Mon professeur préféré
Mon professeur préféré n'était pas très populaire. Ont le surnommait affectueusement Obélix. Il était sûr de lui, avait des opinions fortes, et n'enseignait pas comme les autres professeurs.
Il était notre professeur de science et il nous faisait résumer. Il nous faisait résumer tout. À travers les résumés, il enseignait.
En classe, nous lisions une page de nos livres de sciences et il nous demandait : que dit ce texte, en trois phrases ?
Quelqu'un levait la main et essayait de résumer ce que nous venions de lire, en trois phrases. Parfois c'étaient trois phrases, parfois pas tout à fait, et très souvent notre professeur disait : non, ce n'est pas ce que dit le texte, voici ce qu'il dit.
Ensuite, il disait trois phrases très claires et grammaticalement impeccables qui résumaient parfaitement ce que le texte disait.

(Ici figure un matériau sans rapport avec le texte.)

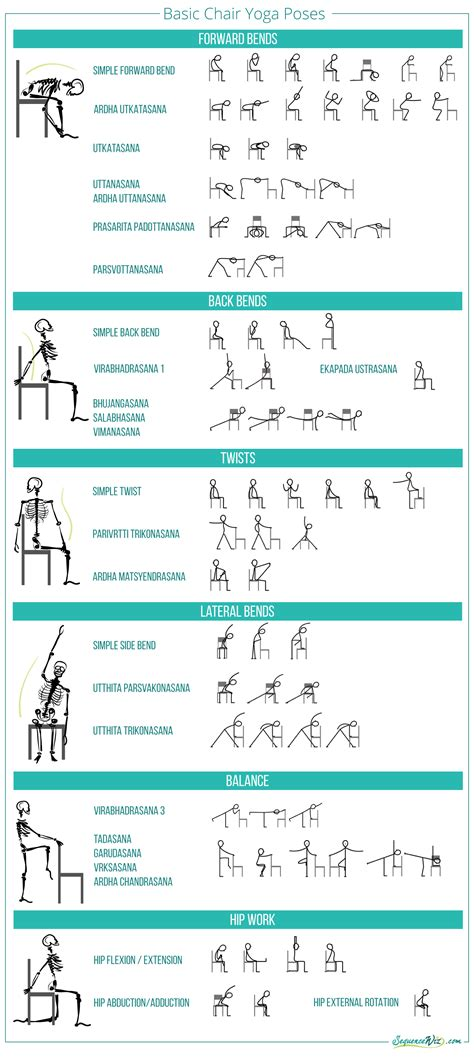 Basic List by A List Of Basic Chair Poses Sequence Wiz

Vous ne pouviez pas vous empêcher de penser que, bon sang, c'est exactement ce que disait le texte.
Nous devions résumer des articles de journaux en trois phrases, résumer une lettre en cinq phrases, résumer ce que nous venions d'entendre dans un enregistrement radio en quatre phrases. Il nous faisait lire le journal tous les jours et nous demandait, chaque semaine, de résumer ce qui s'était passé la semaine précédente : pourquoi le tel chose est arrivé, en trois phrases ?
Nous nous débattions pour sortir trois phrases, luttant contre la grammaire, la mémoire et la compréhension. Il réussissait à chaque fois.
Il nous a appris que vous pouvez résumer n'importe quoi, quelle que soit la longueur que vous souhaitez. Il pouvait résumer la Guerre froide en deux phrases. Une nouvelle loi sur les allocations de chômage et la sécurité sociale ? Quatre phrases. La démission forcée d’un ministre et tous les manœuvres politiques qui ont suivi ? Trois.
Tout, il nous a appris, peut être résumé en une, deux, trois, quatre, cinq phrases, mais vous devez savoir de quoi vous parlez et penser clairement. Chaque fois que quelqu'un échouait à résumer quelque chose, il disait : "vous ne pensez pas clairement".
Résumer, c'est penser clairement.
Que gardez-vous dans un résumé en trois phrases et que laissez-vous de côté dans la version en deux phrases ?
Vous ne pouvez pas répondre à cela sans avoir réfléchi profondément à un sujet. Événement par événement, fait par fait, vous devez extraire ce qui est essentiel, en sautant ce qui n'est qu'un détail, en prêtant toujours attention à la causalité et à d'autres formes de relation entre les événements et les faits.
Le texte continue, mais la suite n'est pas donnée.